Mayor of Scottsdale, Arizona
- In office 1980–1996
- Preceded by: Bill Jenkins
- Succeeded by: Sam Campana

Personal details
- Born: August 28, 1936 New York
- Died: December 28, 1997 (age 61) Scottsdale, Arizona

= Herb Drinkwater =

American politician (1936–1997)

Herbert Raymond Drinkwater (August 28, 1936 – December 28, 1997) was an American politician from the state of Arizona. Herbert Raymond Drinkwater, was the oldest child of Herbert Drinkwater (1909-1992) and Alice Estella Bumstead (1913-1987). His father was born in England, his mother in New York, where they married and had their first child: Herbert. After World War II, the family moved to Phoenix where Herbert Sr was a high school math teacher.

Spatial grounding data
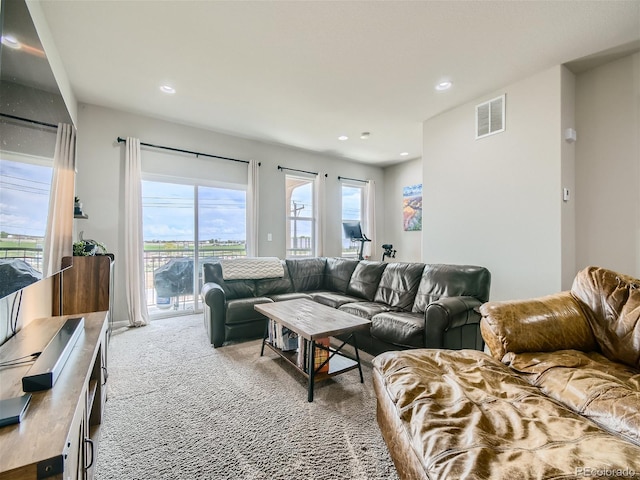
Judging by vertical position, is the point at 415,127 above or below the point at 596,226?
above

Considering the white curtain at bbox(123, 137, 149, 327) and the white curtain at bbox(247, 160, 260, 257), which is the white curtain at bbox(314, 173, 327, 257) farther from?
the white curtain at bbox(123, 137, 149, 327)

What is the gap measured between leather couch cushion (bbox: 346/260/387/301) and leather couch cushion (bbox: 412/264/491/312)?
0.59m

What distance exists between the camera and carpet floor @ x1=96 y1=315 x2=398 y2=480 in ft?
4.54

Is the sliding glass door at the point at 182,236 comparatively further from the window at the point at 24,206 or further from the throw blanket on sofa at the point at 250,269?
the window at the point at 24,206

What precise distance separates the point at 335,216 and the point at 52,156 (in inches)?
178

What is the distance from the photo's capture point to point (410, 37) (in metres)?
2.29

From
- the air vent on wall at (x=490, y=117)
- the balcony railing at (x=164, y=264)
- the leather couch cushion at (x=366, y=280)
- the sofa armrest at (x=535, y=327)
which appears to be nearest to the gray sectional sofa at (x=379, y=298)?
the leather couch cushion at (x=366, y=280)

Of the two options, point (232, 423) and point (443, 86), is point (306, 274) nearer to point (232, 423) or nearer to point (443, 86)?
point (232, 423)

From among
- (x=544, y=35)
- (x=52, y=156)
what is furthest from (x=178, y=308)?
(x=544, y=35)

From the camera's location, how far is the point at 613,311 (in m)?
1.60

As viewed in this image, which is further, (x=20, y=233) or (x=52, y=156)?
(x=52, y=156)

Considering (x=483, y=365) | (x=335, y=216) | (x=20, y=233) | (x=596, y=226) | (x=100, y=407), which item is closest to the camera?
(x=20, y=233)

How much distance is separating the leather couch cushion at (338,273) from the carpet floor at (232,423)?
135cm

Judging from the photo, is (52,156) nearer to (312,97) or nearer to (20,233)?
(20,233)
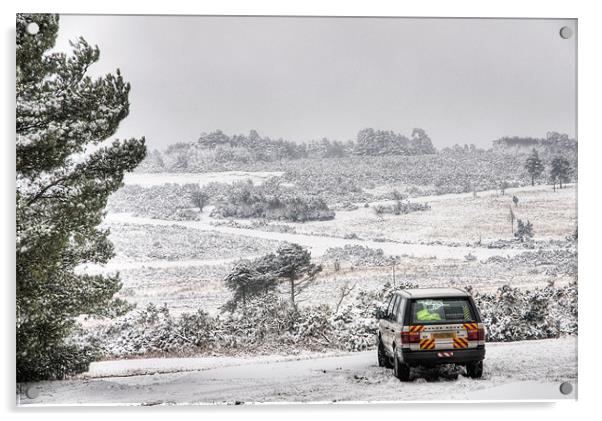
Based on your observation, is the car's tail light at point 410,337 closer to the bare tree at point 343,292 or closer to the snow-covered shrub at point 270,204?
the bare tree at point 343,292

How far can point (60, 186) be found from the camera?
32.0ft

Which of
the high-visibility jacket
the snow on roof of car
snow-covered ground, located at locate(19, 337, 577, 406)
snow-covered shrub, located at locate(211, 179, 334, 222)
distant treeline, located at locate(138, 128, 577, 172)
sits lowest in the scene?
snow-covered ground, located at locate(19, 337, 577, 406)

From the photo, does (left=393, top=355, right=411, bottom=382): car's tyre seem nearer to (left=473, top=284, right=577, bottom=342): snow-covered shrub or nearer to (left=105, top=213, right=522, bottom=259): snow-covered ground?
(left=473, top=284, right=577, bottom=342): snow-covered shrub

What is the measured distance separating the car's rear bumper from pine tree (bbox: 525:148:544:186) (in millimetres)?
2563

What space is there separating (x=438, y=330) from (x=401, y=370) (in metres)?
0.84

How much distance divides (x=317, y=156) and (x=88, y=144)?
9.46 feet

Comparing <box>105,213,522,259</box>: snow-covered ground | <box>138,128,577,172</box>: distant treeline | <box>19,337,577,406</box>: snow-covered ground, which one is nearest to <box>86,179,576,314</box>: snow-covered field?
<box>105,213,522,259</box>: snow-covered ground

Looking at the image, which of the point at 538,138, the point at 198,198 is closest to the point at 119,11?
the point at 198,198

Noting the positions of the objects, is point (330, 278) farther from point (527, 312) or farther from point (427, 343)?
point (527, 312)

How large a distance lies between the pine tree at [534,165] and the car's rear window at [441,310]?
2.21m

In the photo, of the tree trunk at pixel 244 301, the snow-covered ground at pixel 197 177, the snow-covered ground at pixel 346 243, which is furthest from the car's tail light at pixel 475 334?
the snow-covered ground at pixel 197 177

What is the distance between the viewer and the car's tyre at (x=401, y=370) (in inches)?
378

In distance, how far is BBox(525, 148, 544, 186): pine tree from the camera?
34.3 feet
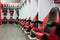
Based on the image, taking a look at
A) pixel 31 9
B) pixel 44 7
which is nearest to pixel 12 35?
pixel 44 7

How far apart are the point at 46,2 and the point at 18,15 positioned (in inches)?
325

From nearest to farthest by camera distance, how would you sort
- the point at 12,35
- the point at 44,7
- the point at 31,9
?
the point at 44,7, the point at 12,35, the point at 31,9

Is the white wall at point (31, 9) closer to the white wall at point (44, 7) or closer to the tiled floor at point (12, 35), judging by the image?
the tiled floor at point (12, 35)

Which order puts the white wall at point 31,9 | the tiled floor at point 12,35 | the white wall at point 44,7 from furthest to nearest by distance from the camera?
the white wall at point 31,9 → the white wall at point 44,7 → the tiled floor at point 12,35

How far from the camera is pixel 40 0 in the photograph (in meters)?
6.79

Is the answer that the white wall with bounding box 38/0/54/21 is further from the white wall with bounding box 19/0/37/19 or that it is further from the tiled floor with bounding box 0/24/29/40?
the white wall with bounding box 19/0/37/19

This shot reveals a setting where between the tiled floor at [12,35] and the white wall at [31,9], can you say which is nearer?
the tiled floor at [12,35]

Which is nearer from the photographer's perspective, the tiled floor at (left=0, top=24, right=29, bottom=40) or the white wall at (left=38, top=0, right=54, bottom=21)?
the tiled floor at (left=0, top=24, right=29, bottom=40)

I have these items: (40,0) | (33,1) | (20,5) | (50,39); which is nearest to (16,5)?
(20,5)

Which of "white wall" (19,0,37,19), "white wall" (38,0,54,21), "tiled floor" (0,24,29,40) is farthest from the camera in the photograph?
"white wall" (19,0,37,19)

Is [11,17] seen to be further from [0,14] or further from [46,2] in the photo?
[46,2]

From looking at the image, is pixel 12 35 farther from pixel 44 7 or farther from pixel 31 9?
pixel 31 9

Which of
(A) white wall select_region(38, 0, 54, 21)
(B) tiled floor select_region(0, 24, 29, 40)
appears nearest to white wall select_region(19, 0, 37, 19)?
(B) tiled floor select_region(0, 24, 29, 40)

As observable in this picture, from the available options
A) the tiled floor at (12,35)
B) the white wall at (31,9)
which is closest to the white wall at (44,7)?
the tiled floor at (12,35)
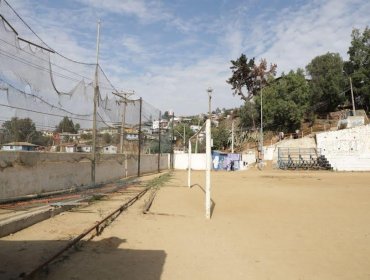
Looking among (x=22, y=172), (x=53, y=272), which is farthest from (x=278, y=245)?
(x=22, y=172)

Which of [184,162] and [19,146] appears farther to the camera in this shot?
[184,162]

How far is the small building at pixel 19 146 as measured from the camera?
11.9 meters

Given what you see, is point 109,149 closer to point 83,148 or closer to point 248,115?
point 83,148

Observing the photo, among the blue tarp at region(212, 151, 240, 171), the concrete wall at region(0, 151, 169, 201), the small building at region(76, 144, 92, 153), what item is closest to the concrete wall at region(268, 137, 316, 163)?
the blue tarp at region(212, 151, 240, 171)

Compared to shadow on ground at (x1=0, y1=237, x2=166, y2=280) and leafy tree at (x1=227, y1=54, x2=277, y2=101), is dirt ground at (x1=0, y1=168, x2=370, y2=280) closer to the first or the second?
shadow on ground at (x1=0, y1=237, x2=166, y2=280)

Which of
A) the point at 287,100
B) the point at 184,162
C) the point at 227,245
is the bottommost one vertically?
the point at 227,245

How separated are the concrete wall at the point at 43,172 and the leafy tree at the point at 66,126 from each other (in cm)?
101

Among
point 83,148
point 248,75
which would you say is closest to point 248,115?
point 248,75

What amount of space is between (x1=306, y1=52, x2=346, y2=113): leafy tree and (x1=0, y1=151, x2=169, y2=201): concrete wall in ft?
140

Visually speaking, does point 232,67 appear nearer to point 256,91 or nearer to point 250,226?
point 256,91

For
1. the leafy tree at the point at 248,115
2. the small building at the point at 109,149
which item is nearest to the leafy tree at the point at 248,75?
the leafy tree at the point at 248,115

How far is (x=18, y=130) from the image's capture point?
12062 mm

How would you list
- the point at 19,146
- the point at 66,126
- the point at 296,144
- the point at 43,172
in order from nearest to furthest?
1. the point at 19,146
2. the point at 43,172
3. the point at 66,126
4. the point at 296,144

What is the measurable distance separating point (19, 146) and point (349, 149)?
37.6 m
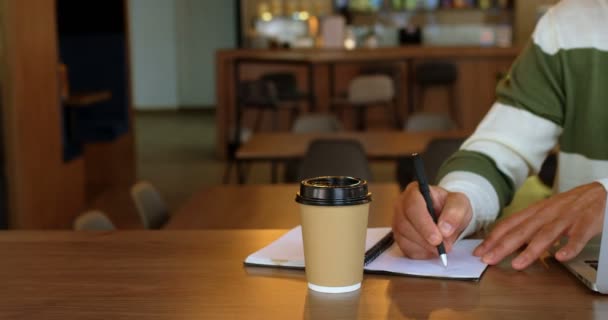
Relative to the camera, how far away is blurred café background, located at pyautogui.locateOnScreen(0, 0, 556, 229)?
4641 millimetres

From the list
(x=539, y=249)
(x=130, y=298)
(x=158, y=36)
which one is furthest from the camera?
(x=158, y=36)

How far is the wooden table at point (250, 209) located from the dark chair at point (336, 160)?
0.90 metres

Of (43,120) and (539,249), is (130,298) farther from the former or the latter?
(43,120)

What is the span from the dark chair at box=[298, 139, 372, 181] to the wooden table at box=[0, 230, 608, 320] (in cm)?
273

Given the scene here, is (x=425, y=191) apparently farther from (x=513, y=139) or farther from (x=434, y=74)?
(x=434, y=74)

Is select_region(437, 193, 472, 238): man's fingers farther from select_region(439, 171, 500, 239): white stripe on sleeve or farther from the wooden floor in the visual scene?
the wooden floor

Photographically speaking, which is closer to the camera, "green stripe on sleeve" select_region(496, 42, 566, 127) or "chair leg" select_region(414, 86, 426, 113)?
"green stripe on sleeve" select_region(496, 42, 566, 127)

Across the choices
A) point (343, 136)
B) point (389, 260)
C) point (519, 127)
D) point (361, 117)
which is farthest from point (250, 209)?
point (361, 117)

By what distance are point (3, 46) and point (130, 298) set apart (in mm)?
3887

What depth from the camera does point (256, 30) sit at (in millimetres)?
12008

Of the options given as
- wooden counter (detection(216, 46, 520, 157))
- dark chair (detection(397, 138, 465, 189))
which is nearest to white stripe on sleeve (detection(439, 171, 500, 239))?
dark chair (detection(397, 138, 465, 189))

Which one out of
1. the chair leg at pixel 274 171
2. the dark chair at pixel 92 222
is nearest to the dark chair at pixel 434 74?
the chair leg at pixel 274 171

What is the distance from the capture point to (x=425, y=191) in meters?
1.20

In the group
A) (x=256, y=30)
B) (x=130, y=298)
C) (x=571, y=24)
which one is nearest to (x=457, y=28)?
(x=256, y=30)
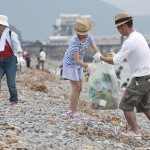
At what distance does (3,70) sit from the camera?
25.0 feet

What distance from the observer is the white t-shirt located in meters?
5.66

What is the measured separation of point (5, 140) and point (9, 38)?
8.83 ft

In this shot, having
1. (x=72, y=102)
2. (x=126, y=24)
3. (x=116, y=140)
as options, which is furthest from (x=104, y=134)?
(x=126, y=24)

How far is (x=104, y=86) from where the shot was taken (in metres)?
8.23

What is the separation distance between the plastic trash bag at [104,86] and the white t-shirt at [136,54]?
→ 232 cm

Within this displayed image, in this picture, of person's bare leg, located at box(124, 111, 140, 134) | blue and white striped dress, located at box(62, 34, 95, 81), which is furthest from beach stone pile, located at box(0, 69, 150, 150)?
blue and white striped dress, located at box(62, 34, 95, 81)

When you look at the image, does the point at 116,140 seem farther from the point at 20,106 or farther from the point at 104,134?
the point at 20,106

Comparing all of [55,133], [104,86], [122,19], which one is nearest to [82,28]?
[122,19]

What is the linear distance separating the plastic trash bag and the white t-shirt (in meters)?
2.32

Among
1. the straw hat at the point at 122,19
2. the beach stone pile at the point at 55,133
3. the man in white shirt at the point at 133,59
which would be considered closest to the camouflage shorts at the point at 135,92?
the man in white shirt at the point at 133,59

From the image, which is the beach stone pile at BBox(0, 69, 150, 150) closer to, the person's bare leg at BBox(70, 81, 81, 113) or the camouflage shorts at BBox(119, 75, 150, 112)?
Answer: the person's bare leg at BBox(70, 81, 81, 113)

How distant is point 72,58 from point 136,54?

Instructions
1. Copy the Herb Drinkwater biography word for word, starting at "Mayor of Scottsdale, Arizona" and ending at "American politician (1936–1997)".
2. According to the Herb Drinkwater biography, what was Herbert Sr.'s job after the family moved to Phoenix?
The entries have no connection to the Herb Drinkwater biography.

Answers by item number
1.
Mayor of Scottsdale, Arizona
- In office 1980–1996
- Preceded by: Bill Jenkins
- Succeeded by: Sam Campana

Personal details
- Born: August 28, 1936 New York
- Died: December 28, 1997 (age 61) Scottsdale, Arizona

= Herb Drinkwater =

American politician (1936–1997)

2. He was a high school math teacher.